The Paris Winter by Imogen Robertson
I love historical fiction and really looked forward to reading this book and was initially a bit disappointed that the initial chapters of The Paris Winter felt ponderous without much promise. However, I slogged on and ultimately found this delightfully crafted mystery set during La Belle Époque Paris a real page-turner.
While the character at the center of the story, Maud Heighton, a nearly starving artist from Darlington in England in Paris to study art, seems almost cardboard, the supporting cast is wonderful – a privileged Russian beauty, a model raised on the streets of Montmartre, a near-do-well con-man, an ethereal opium addict, a brass American born countess, and the city of Paris itself during the winter of 1909 – 1910 when the banks of the Seine flooded the city.

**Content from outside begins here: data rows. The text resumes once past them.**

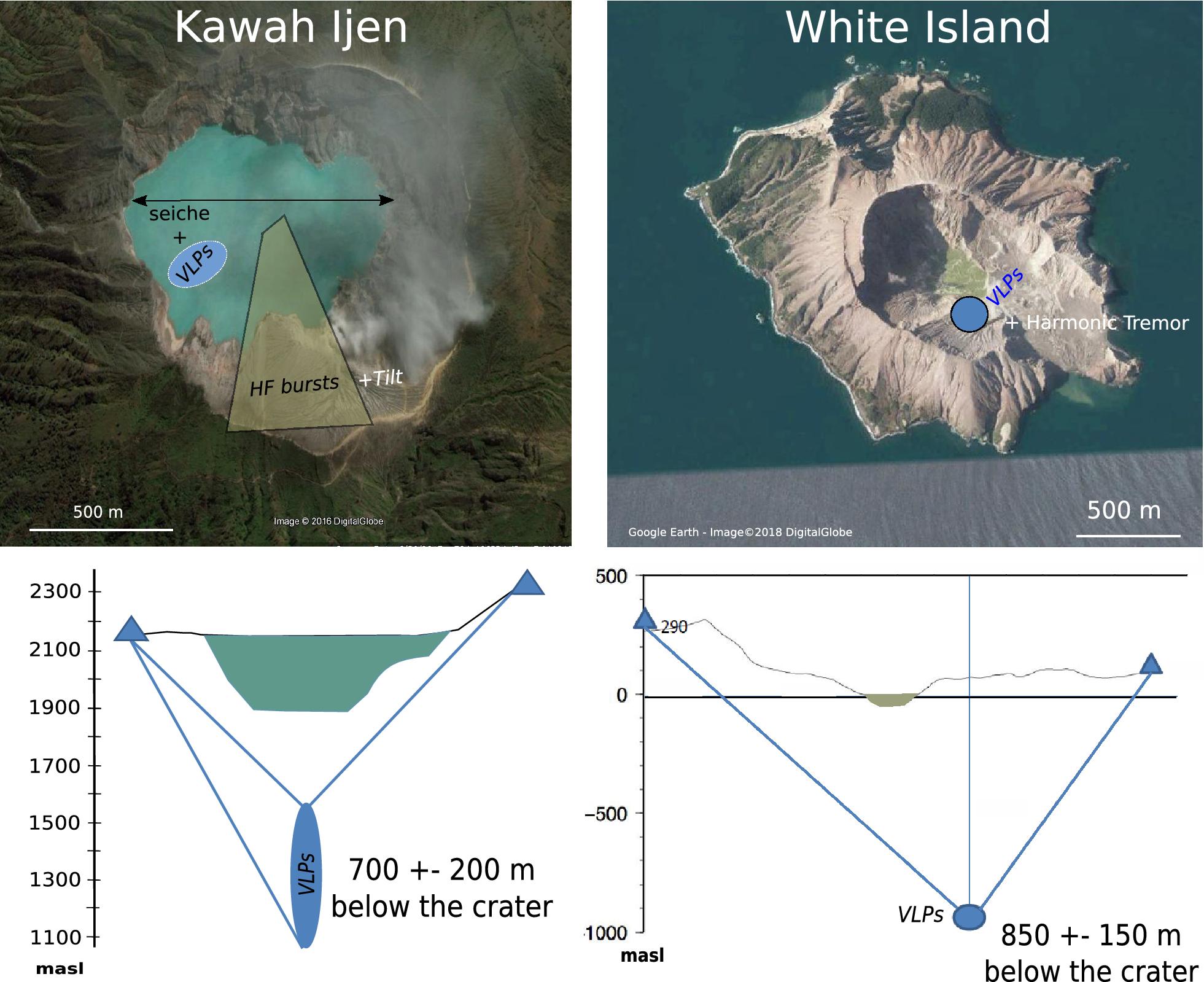 Anatomy of phreatic eruptions | SpringerLink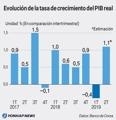 Evolución de la tasa de crecimiento del PIB real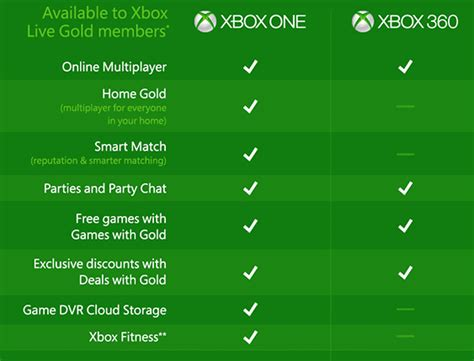 which is better xbox 360 or xbox one playstation 4 vs xbox one difference and comparison diffen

Ms. Robertson’s prose flows beautifully as if from an antique fountain pen on fine paper from Crane’s. She captures the feeling of early 20th Century Paris before the Great War & finely illustrates the dichotomy of the poor and struggling versus the flamboyance and extravagance of the rich. It is clear that Ms. Robertson thoroughly researched the time and place and I yearned for more. While part of the plot seemed a bit overly concocted, it was a good read. And really, what more can we desire?
After reading The Paris Winter I am eager to explore some of Ms. Robertson’s other writings.
In full disclosure, I had the opportunity to review this book through Bookbrowse.com.
It will be published in the USA in November 2014.